- Born: 28 December 1881 Horsens, Denmark
- Died: 22 March 1957 (aged 75) Copenhagen, Denmark
- Resting place: Assistens Cemetery, Copenhagen
- Occupations: Actor Screenwriter Director
- Years active: 1887–1949
- Spouses: Ella Olsen; Kiss Gregers; Bodil Ipsen; Marguerite Viby; Ruth Saabye;

= Emanuel Gregers =

Danish actor and director 1881 - 1957

Emanuel Gregers (28 December 1881 – 22 March 1957) was a Danish actor, screenwriter and film director. Gregers made 36 films during a career which extended over four decades from the Danish golden age of silent film until 1949. Critics often dismissed his work as dependable yet uninspired, however many of his light-hearted comedies achieved great popularity in Denmark. Gregers most notable films were romantic comedies starring his wives Bodil Ipsen and Marguerite Viby.
◆ ◆ ◆ ◆ ◆
■ What this exercise asks
a: Answer these about the Emanuel Gregers text:
(i) In which cemetery was he buried?
(ii) How many films did he make?
(iii) Which two of his wives starred in his most notable films?
b: Reproduce verbatim the passage of the Emanuel Gregers text between "- Born: 28 December" and "and Marguerite Viby.", inclusive.

■ Provided material
◆ ◆ ◆ ◆ ◆
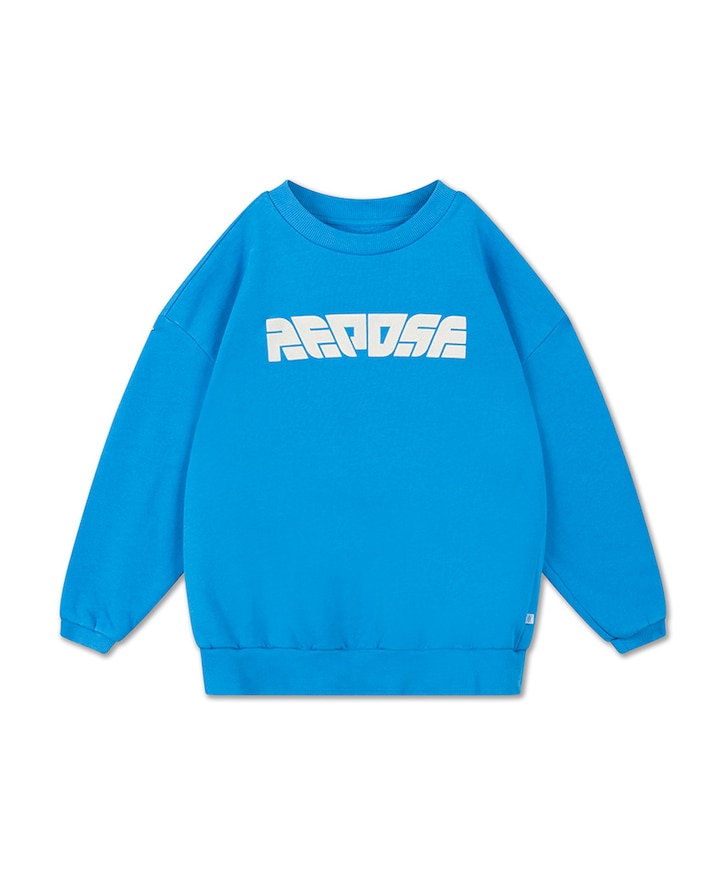 Sweater blauw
◆ ◆ ◆ ◆ ◆
■ Solutions below
a:
(i) Assistens Cemetery, Copenhagen
(ii) 36
(iii) Bodil Ipsen and Marguerite Viby

b:
- Born: 28 December 1881 Horsens, Denmark
- Died: 22 March 1957 (aged 75) Copenhagen, Denmark
- Resting place: Assistens Cemetery, Copenhagen
- Occupations: Actor Screenwriter Director
- Years active: 1887–1949
- Spouses: Ella Olsen; Kiss Gregers; Bodil Ipsen; Marguerite Viby; Ruth Saabye;

= Emanuel Gregers =

Danish actor and director 1881 - 1957

Emanuel Gregers (28 December 1881 – 22 March 1957) was a Danish actor, screenwriter and film director. Gregers made 36 films during a career which extended over four decades from the Danish golden age of silent film until 1949. Critics often dismissed his work as dependable yet uninspired, however many of his light-hearted comedies achieved great popularity in Denmark. Gregers most notable films were romantic comedies starring his wives Bodil Ipsen and Marguerite Viby.